I think the branch configuration decision has done more damage than the choice of git, but that is probably biased (again) by my command line centric mindset. Unfortunately, we're far enough into the project that we aren't willing to switch SCM systems. We'll remain with git for at least the duration of this project, glad to have a source master, glad to have it connected to our continuous integration servers, and glad to not have the awful performance of remote ClearCase.

In all fairness to git, I still remember the growing pains when we switched from CVS to Perforce. I whined mightily at paying hundreds of dollars per developer for our corporate standard SCM system. Then I whined mightily at the tool changes and use model changes forced upon us by Perforce's way of thinking. After 6 months or a year, I discovered that I had changed my way of thinking, and was now very comfortable using Perforce, getting value from its way of branching, and being very grateful that it was so fast.

Maybe 6-12 months from now I'll say the same things about git. Maybe it is a part of "climbing the learning curve", and unfair to judge our experience this early. Or maybe not...

I still don't know what we should have chosen instead of git, since it is not clear to me that there were any better alternatives for my team at that time. The company was not willing to purchase another SCM system, since they were already paying for ClearCase. That excluded all the purchased SCM systems (Perforce, Microsoft Team System, Accurev, BitKeeper, etc.). The teams were known to be widely distributed, so that pushed us towards distributed SCM. The benchmark comparisons suggested that Git was faster than Mercurial in many operations, and the Bazaar people were still not settled on their final "on disc" format. Subversion was not well perceived for handling "branchy" development, and CVS was worse than Subversion.

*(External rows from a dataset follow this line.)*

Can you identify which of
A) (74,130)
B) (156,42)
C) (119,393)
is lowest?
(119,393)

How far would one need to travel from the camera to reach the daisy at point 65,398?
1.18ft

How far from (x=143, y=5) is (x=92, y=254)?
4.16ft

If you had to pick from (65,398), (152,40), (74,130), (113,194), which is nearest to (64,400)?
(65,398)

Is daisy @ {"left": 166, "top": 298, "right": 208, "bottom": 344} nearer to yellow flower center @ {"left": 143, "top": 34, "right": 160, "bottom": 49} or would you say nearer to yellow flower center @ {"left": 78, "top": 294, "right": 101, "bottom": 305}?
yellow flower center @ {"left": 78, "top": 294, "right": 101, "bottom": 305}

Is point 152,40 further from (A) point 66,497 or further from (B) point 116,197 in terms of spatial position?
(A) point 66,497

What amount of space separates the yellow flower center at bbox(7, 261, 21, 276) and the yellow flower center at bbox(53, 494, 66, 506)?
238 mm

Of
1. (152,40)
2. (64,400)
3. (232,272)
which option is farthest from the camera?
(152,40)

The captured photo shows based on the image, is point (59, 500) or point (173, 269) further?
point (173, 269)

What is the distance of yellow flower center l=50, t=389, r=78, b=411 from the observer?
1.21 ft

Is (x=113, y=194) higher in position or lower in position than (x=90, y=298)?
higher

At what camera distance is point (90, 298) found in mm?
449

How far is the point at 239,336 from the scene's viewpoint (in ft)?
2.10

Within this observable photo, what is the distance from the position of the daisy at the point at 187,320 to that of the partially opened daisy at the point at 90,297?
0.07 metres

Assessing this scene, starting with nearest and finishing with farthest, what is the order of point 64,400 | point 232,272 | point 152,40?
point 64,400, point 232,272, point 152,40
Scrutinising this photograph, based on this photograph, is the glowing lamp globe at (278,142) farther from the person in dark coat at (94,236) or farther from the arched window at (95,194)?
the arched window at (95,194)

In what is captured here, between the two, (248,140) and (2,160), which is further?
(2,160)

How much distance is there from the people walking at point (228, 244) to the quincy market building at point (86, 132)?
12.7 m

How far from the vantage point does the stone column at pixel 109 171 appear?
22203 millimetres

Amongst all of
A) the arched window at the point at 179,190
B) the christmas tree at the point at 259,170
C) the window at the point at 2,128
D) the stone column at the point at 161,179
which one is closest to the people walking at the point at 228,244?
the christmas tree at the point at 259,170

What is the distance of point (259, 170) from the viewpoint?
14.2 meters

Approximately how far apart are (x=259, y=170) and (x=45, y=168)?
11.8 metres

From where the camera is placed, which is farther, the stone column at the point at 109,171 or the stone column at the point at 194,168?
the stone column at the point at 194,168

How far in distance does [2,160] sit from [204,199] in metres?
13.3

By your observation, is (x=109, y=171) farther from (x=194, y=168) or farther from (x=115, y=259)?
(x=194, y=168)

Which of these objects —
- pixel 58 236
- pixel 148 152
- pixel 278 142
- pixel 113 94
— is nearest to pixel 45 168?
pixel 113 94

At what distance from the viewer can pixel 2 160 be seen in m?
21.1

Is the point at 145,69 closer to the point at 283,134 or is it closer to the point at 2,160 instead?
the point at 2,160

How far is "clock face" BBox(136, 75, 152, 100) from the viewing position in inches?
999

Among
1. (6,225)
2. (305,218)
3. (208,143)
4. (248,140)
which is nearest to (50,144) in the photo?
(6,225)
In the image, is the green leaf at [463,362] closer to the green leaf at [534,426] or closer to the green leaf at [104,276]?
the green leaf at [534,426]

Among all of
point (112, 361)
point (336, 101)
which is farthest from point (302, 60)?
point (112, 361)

The Linux kernel handles massive amounts of change (averaging 2-4 changes per hour continuously for the last 4 years) from many, many developers. It scales well for that widely distributed, branch intensive team, yet we're struggling with it. Of course, Linux kernel developers are even more likely to be command line biased than I am, and scaling the tool is not the issue that is getting in our way, it is more our choice to be "branchy" and the user interface weaknesses in git.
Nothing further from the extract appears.